■ YOUR GOAL ■
For the entries that follow, retype exactly the lines from the one containing "Chicago, IL 60610" to the one containing "Sunspots on the edge 1/1/2014 (see 1/5/2014)", inclusive, and only those. Images stay out of the copy.
(EXERCISE MATERIALS)
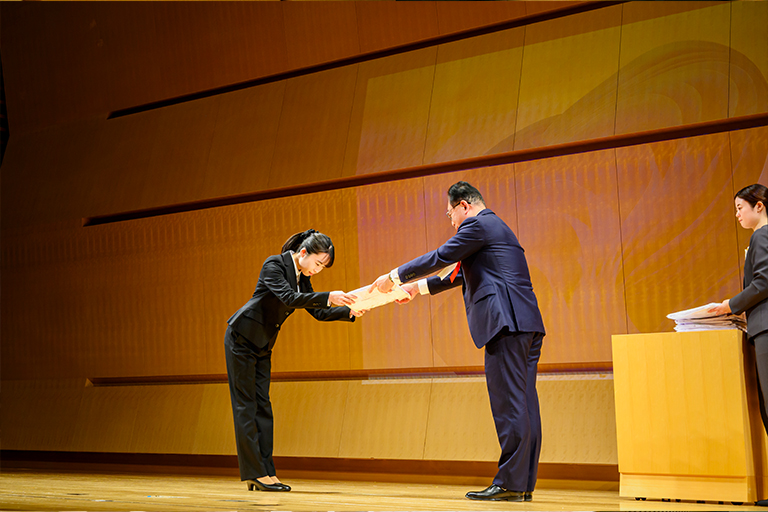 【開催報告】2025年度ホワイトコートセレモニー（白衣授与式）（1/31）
(End EXERCISE MATERIALS)
(EXERCISE MATERIALS)
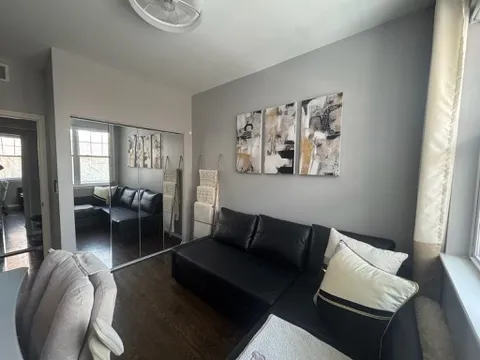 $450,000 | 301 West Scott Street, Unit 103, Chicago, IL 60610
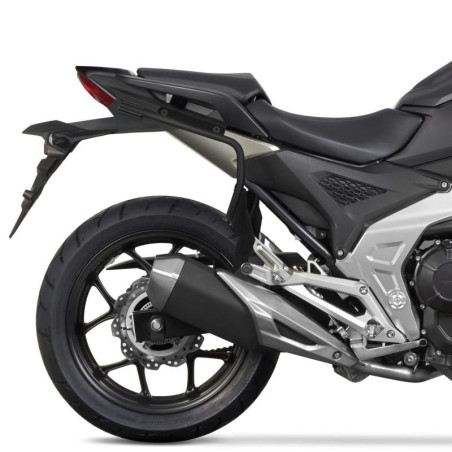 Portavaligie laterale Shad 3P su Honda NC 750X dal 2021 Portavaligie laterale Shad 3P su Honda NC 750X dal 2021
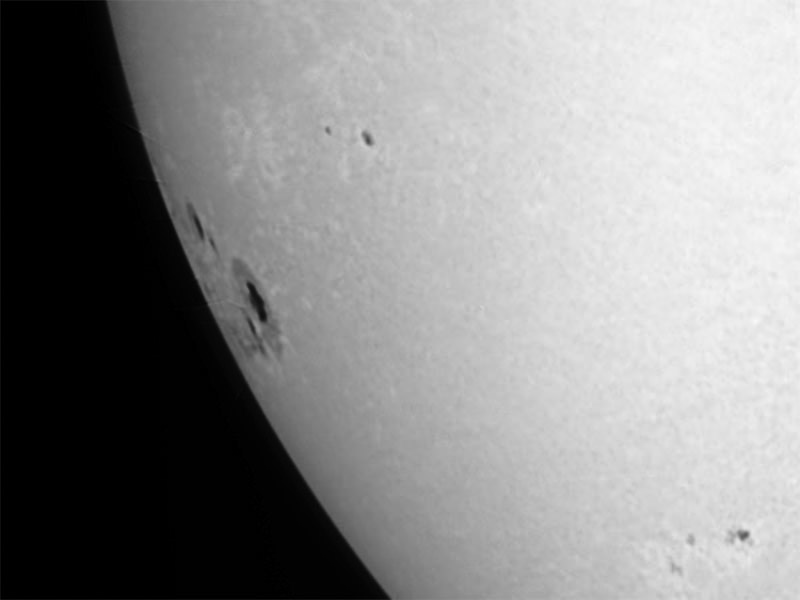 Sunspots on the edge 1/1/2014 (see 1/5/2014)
(End EXERCISE MATERIALS)
■ TASK RESULT ■
 $450,000 | 301 West Scott Street, Unit 103, Chicago, IL 60610
 Portavaligie laterale Shad 3P su Honda NC 750X dal 2021 Portavaligie laterale Shad 3P su Honda NC 750X dal 2021
 Sunspots on the edge 1/1/2014 (see 1/5/2014)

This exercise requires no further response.